Gaddis starts his fireside story by invoking Orwell's 1984. The point: well, guess for yourself, and remember, stick to the numbingly obvious, because we're in "Duh!' territory here. Yes, you guessed it: Gaddis's point is that Orwell's dystopia didn't happen. And therefore, all is well. A strange logic -- a fan's logic, not even meant to stand serious questioning and grounded in a typically naive American view of Orwell's ideology and indeed of the entire history of "the West," as exemplified by this Mormonic assertion that Americans "could plausibly claim, in 1945, to live in the freest society on the face of the earth."


Digg!

John Dolan is an editor of the Moscow-based English-language alternative paper, The eXile. He is the author of, most recently, Pleasant Hell (Capricorn, 2005).

Liked this story? Get top stories in your inbox each week from AlterNet! Sign up now »


Advertisement

 

Comments Turn comments off sitewide Give us feedback »
Comments closed.
The comments for this story have been closed. Thank you to everyone who participated.
View:
Westminster Abbey, The Tower of Big Ben; The Rosy Red Cheeks of the Little Child-ren
Posted by: sheeplepeeple on Jul 5, 2006 3:45 AM   
Current rating: Not yet rated    [1 = poor; 5 = excellent]
John Dolan is a wicked good writer! He is also "Gary Brecher, The War Nerd."

What the heck is this site doing reprinting his writing?! (Chortle!)

In fact, some of the best writing available anywhere is done on the Exile site by dolan and mark ames. And Matt taibbi is still available through the archives. All three would have already been rich if it weren't for the fact that they are hardcore leftists (though not really of the same variety found, oh, around here, for example.). I suspect that they will soon shed the leftism and reap the benefits of their talents. Money always wins out over principles.

Here is a superb article by Dolan where he slices and dices the American brand of imperialism in Iraq.

[« Reply to this comment] [Post a new comment »] [Rate this comment: 1 - 2 - 3 - 4 - 5]

contrary
Posted by: rsaxto on Jul 5, 2006 4:48 AM   
Current rating: Not yet rated    [1 = poor; 5 = excellent]
Contrary to what Gaddis says, Orwell's dystopia did too happen: It's called the Bushies and it is destroying America.

[« Reply to this comment] [Post a new comment »] [Rate this comment: 1 - 2 - 3 - 4 - 5]

» Umm, actually... Posted by: fool-on-the-hill
a much better book will be out in August
Posted by: wawa on Jul 5, 2006 4:57 AM   
Current rating: Not yet rated    [1 = poor; 5 = excellent]
When 9/11 happened I wanted to understand why a few people of the world could hate us so much that they would target and cold bloodedly murder innocent ones. My curiosity led me to research, journey, witness and report from the West Bank.

My novel, "Keep Hope Alive" will be available this August. It is based on the memoirs of a 1948 Palestinian Muslim refugee who made his way to America and into a successful career in the Defense Ministry with Top Secret Clearance during the Cold War.

Dr. Khaled Diab founded the interfaith non-profit Olive Trees Foundation for Peace in Orlando, Florida as a positive response to the evil of 9/11. Thanks to generous American’s 30,000 olive trees of peace are now rooted in Israel Palestine and two children’s Keep Hope Alive playground-groves are reality in the West Bank: one in an impoverished Christian village the other in an impoverished Muslim village where the Wall had recently uprooted groves that had sustained the families for generations.

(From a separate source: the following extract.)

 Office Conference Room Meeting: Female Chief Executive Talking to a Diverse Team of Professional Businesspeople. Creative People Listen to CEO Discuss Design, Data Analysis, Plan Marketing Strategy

100% of royalties for Keep Hope Alive will go to provide fruit bearing trees and irrigation supplies in Gaza through the 501 3-c, Olive Trees Foundation for Peace which has now connected with the YWCA in Bethlehem and the YMCA in Jerusalem's KEEP HOPE ALIVE OLIVE TREE CAMPAIGN.

details on WAWA blog from the
.org
WeAreWideAwake

[« Reply to this comment] [Post a new comment »] [Rate this comment: 1 - 2 - 3 - 4 - 5]

I'm a little disappointed
Posted by: Ratskii on Jul 5, 2006 5:20 AM   
Current rating: Not yet rated    [1 = poor; 5 = excellent]
It seems to me the writer missed an excellent chance to provide specific factual criticisms of the old 'Reagan won the cold war' thesis. I for one would have liked to see a summation of the relevant statistics. Did Soviet spending on defense actually rise during the Reagan years (as a percentage of its GDP)? Was there reduced spending in specific areas that contributed to rising tensions internally? Did the USSR have a budget deficit and did it increase during the Reagan years. Is the significance of budget problems the same for a centralized economy as it is for the economy in the U.S.?

[« Reply to this comment] [Post a new comment »] [Rate this comment: 1 - 2 - 3 - 4 - 5]

One for America
Posted by: rightwing1 on Jul 5, 2006 5:52 AM   
Current rating: Not yet rated    [1 = poor; 5 = excellent]
It's nice to see something written that is actually positive about America. Instead of trying to down play our accomplishments, how about analyzing how the down fall of the old Soviet empire and the relative freedom of it's once former client states was a positive thing!

Remember the cold war got us into vietnam (thanks to Johnson) and redirected millions for defense that otherwise could have been spent on (get ready liberals) welfare programs!!! Regan was a great president with great accomplishments - especially after Carter!

America did "win" in so far as the superpower threat is concerned - although one has to admit that the new nuclear threat might actually be more dangerous as there is less communication with the rogue nations such as N Korea or Iran and who knows who else!

[« Reply to this comment] [Post a new comment »] [Rate this comment: 1 - 2 - 3 - 4 - 5]

» Regan was a great president Posted by: Lincoln fan
» RE: egan was a great president Posted by: rightwing1
» RE: Reagan was a bastard Posted by: Ghoulman
» RE: eagan was a bastard Posted by: rightwing1
» RE: eagan really was a bastard Posted by: rightwing1
» RE: egan was a great president Posted by: rightwing1
» RE: incredible troll! Posted by: Ghoulman
» RE: incredible troll! Posted by: rightwing1
bookman
Posted by: Booker on Jul 5, 2006 7:09 AM   
Current rating: Not yet rated    [1 = poor; 5 = excellent]
While I agree with the argument overall, and I'm sick of the triumphalism of Amercan conservatives, the author made a glaring error that lessened the impact of the article for me. The U.S. did indeed participate in anihilating the city of Dresden, along with the British. We've got to get our own facts straight if our arguments are to be respected.

[« Reply to this comment] [Post a new comment »] [Rate this comment: 1 - 2 - 3 - 4 - 5]

» RE: Facts get in the way Posted by: enzolima
American Revisionism
Posted by: Ghoulman on Jul 5, 2006 8:35 AM   
Current rating: Not yet rated    [1 = poor; 5 = excellent]
You know... this book is rather typical of the US canon.

America has a long tradition of rewritting history ... mainly to make America look like the winner. Basically, this started right after WWII.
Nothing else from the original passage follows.